地震に負けず古き良き街並みを残した麗江旧市街―中国世界遺産

中国の世界遺産、18回目は1997年に登録された文化遺産、雲南省麗江市にある麗江旧市街です。麗江古城とも呼ばれており、少数民族であるナシ族独自の古い町並みが広がっています。独特な建築様式と水郷のような美しい風景のゆえ、「東方のベニス」とも呼ばれています。

ナシ族の王都として栄えた

麗江旧市街は古くよりナシ族の王都として栄えた標高2400メートルの街です。金沙江のほとりにあり、玉龍雪山を北にいただく街並みには、薄墨色の瓦でふいた旧来の木造家屋が1000軒以上も立ち並んでいます。歴代王朝の地方行政機関としてや、雲南の茶葉とチベットの馬を取引する西南シルクロードの要衝として800年間もの間栄えてきました。
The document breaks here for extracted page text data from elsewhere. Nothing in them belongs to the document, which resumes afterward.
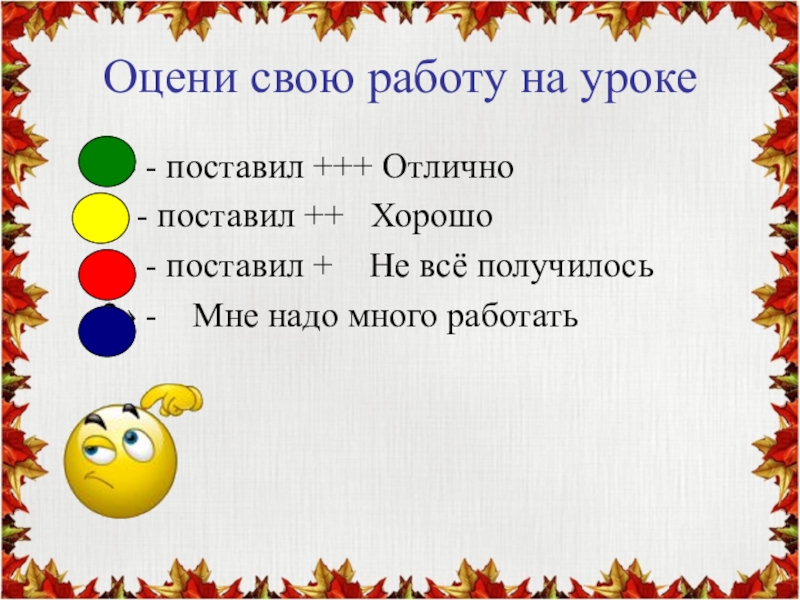 Оцени свою работу на уроке

- поставил +++ Отлично

- поставил ++ Хорошо

- поставил + Не всё получилось

- Мне надо много работать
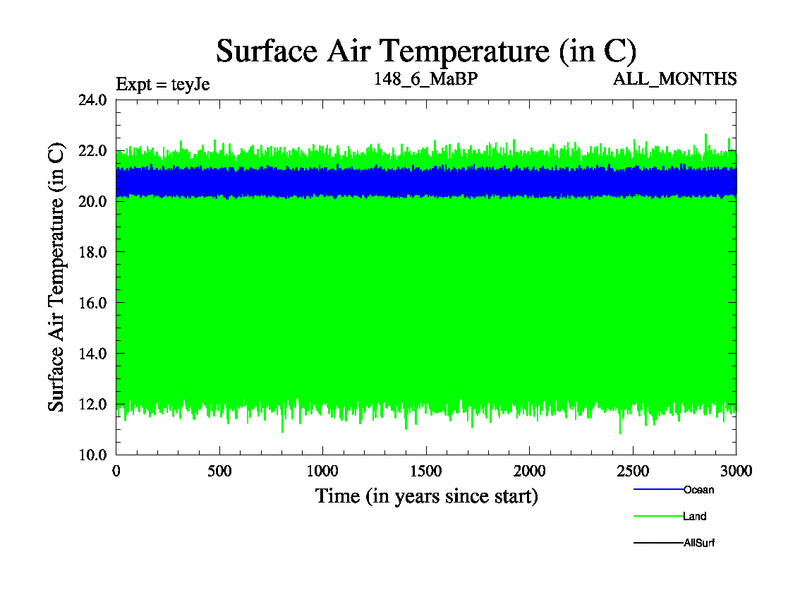 Surface Air Temperature (in C)

Expt = teyJe

148_6_MaBP

ALL_MONTHS

Surface Air Temperature (in C)

24.0
22.0
20.0
18.0
16.0
14.0
12.0
10.0

0
500
1000
1500
2000
2500
3000

Time (in years since start)

Ocean

Land

AllSurf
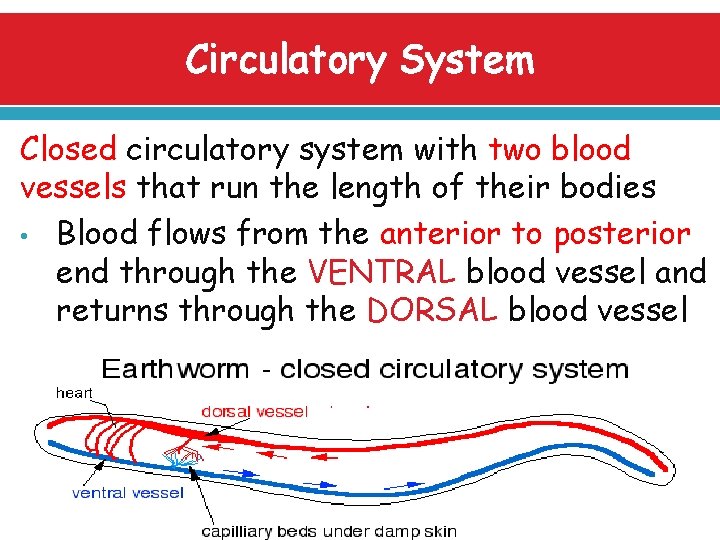 Circulatory System

Closed circulatory system with two blood vessels that run the length of their bodies

• Blood flows from the anterior to posterior end through the VENTRAL blood vessel and returns through the DORSAL blood vessel

Earthworm - closed circulatory system

heart

dorsal vessel

ventral vessel

capilliary beds under damp skin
8世紀ごろに青海省から南下してきたといわれるナシ族は、他民族の侵略をかわしながら長く独自の文化を守り抜き、「蟻のように勤勉に働き、蝶のように楽しく生活する」という独自の哲学を貫いてきたと言います。世界で唯一現存する象形文字のトンパ文字をはじめ、トンパ舞といわれる民族舞踊、壁画に残されたナシ画、自然を崇拝するトンパ教など、独特の高度な文化が脈々と彼らの間に受け継がれています。

<シリーズ・少数民族のふるさとを訪ねて2>薄墨色の広がるナシ族のふるさと・雲南省麗江

麗江旧市街1

麗江旧市街2

伝統家屋の修復はユネスコも評価

麗江旧市街は宋代の末期の1126年にナシ族が建設したと言われ、2003年以来伝統的な家屋の修復が進められ、こうした活動が認められ2007年には「ユネスコアジア太平洋地区2007年遺産保護優秀賞」を受賞しました。麗江旧市街の北西部は象山、金虹山、獅子山とも隣接し、南東部は肥沃な平原が広がっています。麗江旧市街は中国歴史文化名城の一つであり、旧市街の中心部は四方街と呼ばれ、石畳の道が張り巡らされ水路も走っています。橋が多いのが特徴で、350余りの石橋がかかっているそうです。「東方のベニス」のほか、「高原蘇州」といった美称も持っています。古い建物の多くは商店や飲食店、宿泊施設に利用されています。ナシ族の族長である木氏の邸宅である「木府」も旧市街にあります。

まさに、その地名そのものの風光明媚さがある。ここは麗江古城、別天地

麗江旧市街3

麗江旧市街4

地震に負けず世界遺産に

麗江古城とも呼ばれていますが、他の古城と明らかに異なる点が「城壁」がないことです。ナシ族は他の民族と良好な関係を保つことができたため、800年以上もの間戦乱に巻き込まれることはなかったと言います。こうした平和が今の街並みを保存することに繋がりました。ところが、世界遺産に登録される前の年の1996年、マグニチュード7.0の地震が麗江市を襲いました。旧市街も大きな被害を受け、近代的な建築への建て替えが検討されましたが、住民らはこれに反対し、極力昔の姿を残る形で復興しました。

麗江旧市街5

麗江旧市街6

麗江旧市街では水路が張り巡らされ、玉龍雪山から水が引かれているそうです。さらに、井戸を3つに分け飲用水や洗濯用水などを分けるなど生活の知恵が各所に散らばっています。世界で唯一現在も使われている象形文字であるトンパ文字も麗江旧市街の至る所で目にすることができ、麗江旧市街ならではの光景を作り出しています。